— BEGIN Quoted text —

EVR - Evercore: Cautious Look After Movements On Rates And Recent IPOs

2023-10-07 06:11:04 ET

Summary

  • Recent results reflect a tough environment for deals, with Evercore's revenues steadily decreasing due to rising rates.
  • Concerns arise about whether deal flow will pick up as expected weigh on valuation, as longer-dated bonds yields increase, suggesting higher rates for longer.
  • Three scenarios are considered for Evercore's future: best case, moderate case, and worst case, with fair prices ranging from $95 to $175 per share.

The recent weeks have been characterized by important developments for the M&A industry. First, some large IPOs hit the market in a sign that the dealflow might soon pick up again. However, after a week the performance of firms like ARM and Instacart remains somewhat disappointing, and more VC firms are asking portfolio companies to remain on hold with their IPO plans. Then there was a strong move on longer-term bonds that might suggest higher rates for longer. Definitely not good news for a firm like Evercore (EVR) and its deal flow-dependent revenues.

The recent results reflect a tough environment for deals

As rates have been steadily rising, Evercore revenues have been steadily decreasing. The exposure is mainly indirect, as many of the advisory fees that Evercore collects come from M&A deals and other transactions that exploded during the zero-rate environment.

Evercore - Revenues (Seeking Alpha)

After 2021 these fees took a hit and started going back to pre-zero-rates levels. This phenomenon particularly impacted net income, as the cost structure has some limits on flexibility. Indeed, layoffs are sometimes slow to benefit the bottom line, and many advisory shops like Evercore get caught with a good degree of operating leverage. This is clear in 2023 results, with revenues declining less than 25% YoY, but net income dropping more than 50%. Compensation, the largest single item impacting the topline, is in fact down only 12%, and this weighed on EPS.

But instead of punishing the stock, the market decided to put faith in Evercore. This is the reason behind the increasing valuation - both in terms of P/E and P/TBV multiples - and overperformance relative to the S&P (up 17% YTD against 11% of the S&P).

We definitely do not like these developments much as they could mean that the vast majority of deal flow pickup might be priced in already, but there might be some room for further expansion.

The concerns: will deal flow really pick up this soon?

The entire market, from equities to credit, has been expecting one main event to happen: lower rates in the (immediate) future. This can be grasped by looking at yield curves, FED meeting minutes, inflation data, and most importantly equity valuations. In the case of Evercore, it is no different. The market is expecting this deal flow growth that we are mentioning and expects it to positively impact earnings.

— END Quoted text —
— BEGIN Data segment —

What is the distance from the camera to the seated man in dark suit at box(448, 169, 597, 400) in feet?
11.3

— END Data segment —

◆ **Parts of the exercise**
A. According to the Evercore article, how much was the stock up year to date, and how did the S&P compare?
B. Reproduce the Evercore article word for word, starting at "Evercore - Revenues" and ending at "of the S&P).".
C. Carry on writing the Evercore article from its final sentence onward.

◆ **Results by task**
A. Evercore was up 17% year to date, against 11% for the S&P.

B.
Evercore - Revenues (Seeking Alpha)

After 2021 these fees took a hit and started going back to pre-zero-rates levels. This phenomenon particularly impacted net income, as the cost structure has some limits on flexibility. Indeed, layoffs are sometimes slow to benefit the bottom line, and many advisory shops like Evercore get caught with a good degree of operating leverage. This is clear in 2023 results, with revenues declining less than 25% YoY, but net income dropping more than 50%. Compensation, the largest single item impacting the topline, is in fact down only 12%, and this weighed on EPS.

But instead of punishing the stock, the market decided to put faith in Evercore. This is the reason behind the increasing valuation - both in terms of P/E and P/TBV multiples - and overperformance relative to the S&P (up 17% YTD against 11% of the S&P).

C.
The company is expecting this deal to pick up as they have announced zero layoffs in 2023, and compensation expenses are only down 12%.

However, this creates a clear and immediate risk: what if the capital markets remain closed for longer?

EVR - P/E Multiple (Seeking Alpha)

Right now valuation is back to multi-year highs with the P/E multiple in the 15 range, which is much higher than the industry's average P/E of 8. This means that little changes from the expected results in 2023 and 2024 will weigh a lot on the stock price.

EVR - Comps Valuation (Seeking Alpha)

This is the relative valuation, in comparison to competitors. The median values are almost half Evercore's multiples.

Our concerns around the deal flow are coming from one main point: higher financing costs will reduce M&A, while lower equity valuations will reduce IPOs. This week has been marked by an aggressive increase in long-term yields, which are particularly bad.

US Treasuries Yield Curve (Ustreasuriesyieldcurve.com)

The wild increase between 10Y and 20Y and 30Y yields is concerning as it seems that the market is expecting higher inflation, and thus higher rates, for much longer. So now the idea of having "another 2021" (another period of super-low rates) behind the corner seems much farther away than just 2 months ago.

To deal or not to deal? Hunting for a fair price in between

To find a fair price for Evercore stock it is of the essence to make very precise assumptions around this aforementioned dealflow. That will affect the topline growth and with basic assumptions around margins and compensation expenses, we can then easily derive net income and EPS.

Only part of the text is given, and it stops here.